Results of the MIAA and dot blot assays of six hepatitis B virus-specific monoclonal Ig. For each patient (Pt), results obtained in parallel with the unseparated serum IgG (serum, left) and the patient’s purified monoclonal IgG (Mc IgG, right) using the MIAA assay are represented; results are shown as fluorescent intensity (FI). The FI values shown for each pathogen, Ag, protein or lysate, were obtained after subtraction of the fluorescent background (F-B) of each pathogen protein or lysate. Dotted lines show thresholds of specific positivity defined for each viral pathogen or protein: 1,400 for Epstein-Barr virus (EBV), cytomegalovirus (CMV), varicella-zoster virus (VZV), hepatitis B virus (HBV) and B. burgdorferi (blue); 1000 for herpes simplex virus (HSV)-1 and HSV-2 (orange); 500 for hepatitis C virus (HCV) and T. gondii (green). Dots may be superimposed; horizontal bars represent means of results obtained for a pathogen (Ag, lysate). Experiments were performed in triplicate, repeated at least once. Inserts show the results of dot blot assays performed with purified recombinant HBV proteins (HBsAg, HBeAg, HBcAg, HBx) and water as control.
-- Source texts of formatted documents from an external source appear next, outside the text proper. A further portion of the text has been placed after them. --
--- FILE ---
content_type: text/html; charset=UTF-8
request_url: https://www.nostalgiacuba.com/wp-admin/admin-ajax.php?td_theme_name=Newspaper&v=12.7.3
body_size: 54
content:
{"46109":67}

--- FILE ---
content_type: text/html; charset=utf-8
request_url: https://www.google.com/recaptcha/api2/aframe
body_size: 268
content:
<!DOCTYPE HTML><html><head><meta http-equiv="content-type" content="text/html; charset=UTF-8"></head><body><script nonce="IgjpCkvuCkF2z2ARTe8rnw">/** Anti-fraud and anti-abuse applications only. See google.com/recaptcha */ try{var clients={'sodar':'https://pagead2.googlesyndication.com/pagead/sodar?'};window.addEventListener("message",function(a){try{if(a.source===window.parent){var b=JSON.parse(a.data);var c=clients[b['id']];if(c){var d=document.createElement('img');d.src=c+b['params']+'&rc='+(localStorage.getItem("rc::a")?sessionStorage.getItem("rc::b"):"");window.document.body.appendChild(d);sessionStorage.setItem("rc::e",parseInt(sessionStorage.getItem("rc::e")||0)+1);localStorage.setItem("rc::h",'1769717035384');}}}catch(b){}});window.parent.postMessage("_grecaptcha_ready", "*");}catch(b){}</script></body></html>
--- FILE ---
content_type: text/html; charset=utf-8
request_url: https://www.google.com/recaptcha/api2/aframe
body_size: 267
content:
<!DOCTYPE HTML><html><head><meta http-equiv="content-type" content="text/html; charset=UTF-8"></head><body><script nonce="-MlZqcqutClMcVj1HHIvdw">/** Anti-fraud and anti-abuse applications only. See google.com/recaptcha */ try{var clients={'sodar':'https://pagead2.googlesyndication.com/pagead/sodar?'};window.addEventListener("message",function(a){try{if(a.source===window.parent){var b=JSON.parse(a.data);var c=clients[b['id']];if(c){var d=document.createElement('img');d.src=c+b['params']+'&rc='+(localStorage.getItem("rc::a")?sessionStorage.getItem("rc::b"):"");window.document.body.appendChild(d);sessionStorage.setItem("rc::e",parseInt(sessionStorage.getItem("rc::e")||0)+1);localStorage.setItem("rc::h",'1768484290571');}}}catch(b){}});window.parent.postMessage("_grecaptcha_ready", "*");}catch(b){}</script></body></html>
The assays showed that the Mc IgG (or IgM, Pt M13) recognized a single HBV protein. Experiments were performed at least twice.

Figure 3.

Results of the MIAA and dot blot assays of monoclonal Ig that target an infectious pathogen other than hepatitis B virus. For each patient (Pt), results obtained in parallel with the unseparated serum IgG (serum, left) and the patient’s purified monoclonal IgG or IgA (Mc IgG or Mc IgA, right) using the MIAA assay are represented; results are shown as fluorescent intensity (FI). The FI values shown for each pathogen, Ag, protein or lysate, were obtained after subtraction of the fluorescent background (F-B) of each pathogen protein or lysate. Dotted lines show thresholds of specific positivity defined for each viral pathogen or protein: 1,400 for Epstein-Barr virus (EBV), cytomegalovirus (CMV), varicella-zoster virus (VZV), hepatitis B virus (HBV) and B. burgdorferi (blue); 1000 for HSV-1 and HSV-2 (orange); 500 for hepatitis C virus (HCV), H. pylori and T. gondii (green). Dots may be superimposed; horizontal bars represent the means of results obtained for a pathogen (Ag, lysate). Experiments were performed in triplicate, repeated at least once. Inserts show the results of dot blot assays performed with either purified recombinant proteins from EBV, herpes simplex virus (HSV)-1 or Enterovirus VP1, and water or PBS used as control. Experiments were performed at least twice.